Es klingt paradox, aber die Konkurrenz unter den Geberländern wächst. 30 neue Länder - darunter Brasilien, China, Indien - drängen auf den Hilfemarkt. Längst hat sich die Entwicklungshilfe zu einem ganz normalen Geschäft entwickelt - es geht um Einfluss und Wirtschaftsinteressen.

Von Astrid Prange | 12.04.2011
    Sind Schulspeisungen ein gutes Geschäft? Ist die Verteilung von Saatgut an Kleinbauern eine sinnvolle Investition? Fördert der demokratische Aufbruch in Nordafrika die Wirtschaftsbeziehungen zum Westen?
    Bis vor Kurzem hätte sich niemand getraut, diese Fragen so direkt zu stellen. Doch seit Schwellenländer sich anschicken, selbst Entwicklungshilfe zu leisten, werden solche Fragen immer wichtiger.
    Die traditionelle Entwicklungszusammenarbeit befindet sich im Umbruch. Nicht nur zwischen den beiden Standorten des zuständigen Ministeriums, zwischen Bonn und Berlin, sondern weltweit. Das Bild vom reichen Norden, der dem armen Süden hilft, hat tiefe Risse bekommen. China baut Straßen und Flughäfen in Afrika. Brasilien unterstützt Angola beim Wiederaufbau, Indien investiert in erneuerbare Energien in Ostafrika, und die Türkei engagiert sich im Sudan und in Äthiopien.
    Rund 30 neue Länder leisten Entwicklungshilfe. Noch sind sie nicht Mitglied im Entwicklungsausschuss der OECD, wo die alten Geber aus den Industrieländern zusammensitzen. Unter den Neuen befinden sich Länder wie Katar, Russland, Südafrika, Thailand und Venezuela. Nach Schätzungen der OECD wenden sie jährlich zwischen 13 und 15 Milliarden Dollar für Entwicklungshilfe in armen Ländern auf. Das entspricht rund zehn Prozent der Mittel der traditionellen westlichen Geber.

***

**AUFGABE**
Fasse den Textauszug über neue Geberländer in der Entwicklungshilfe in zwei Sätzen zusammen.

**DATEN**
***

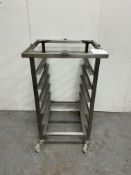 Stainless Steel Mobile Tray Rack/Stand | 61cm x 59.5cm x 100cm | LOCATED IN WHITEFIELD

***

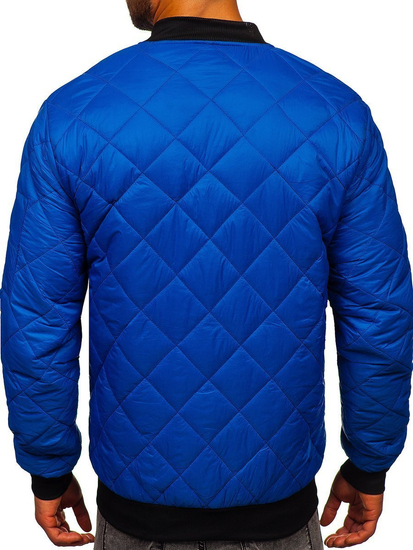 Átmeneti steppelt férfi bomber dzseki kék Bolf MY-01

***

**ANTWORT**
Die Entwicklungshilfe ist im Umbruch: Rund 30 neue Geberländer wie China, Brasilien und Indien drängen auf den Hilfemarkt, und es geht dabei um Einfluss und Wirtschaftsinteressen. Diese Länder sind noch nicht Mitglied im Entwicklungsausschuss der OECD und wenden nach deren Schätzungen jährlich 13 bis 15 Milliarden Dollar auf, rund zehn Prozent der Mittel der traditionellen westlichen Geber.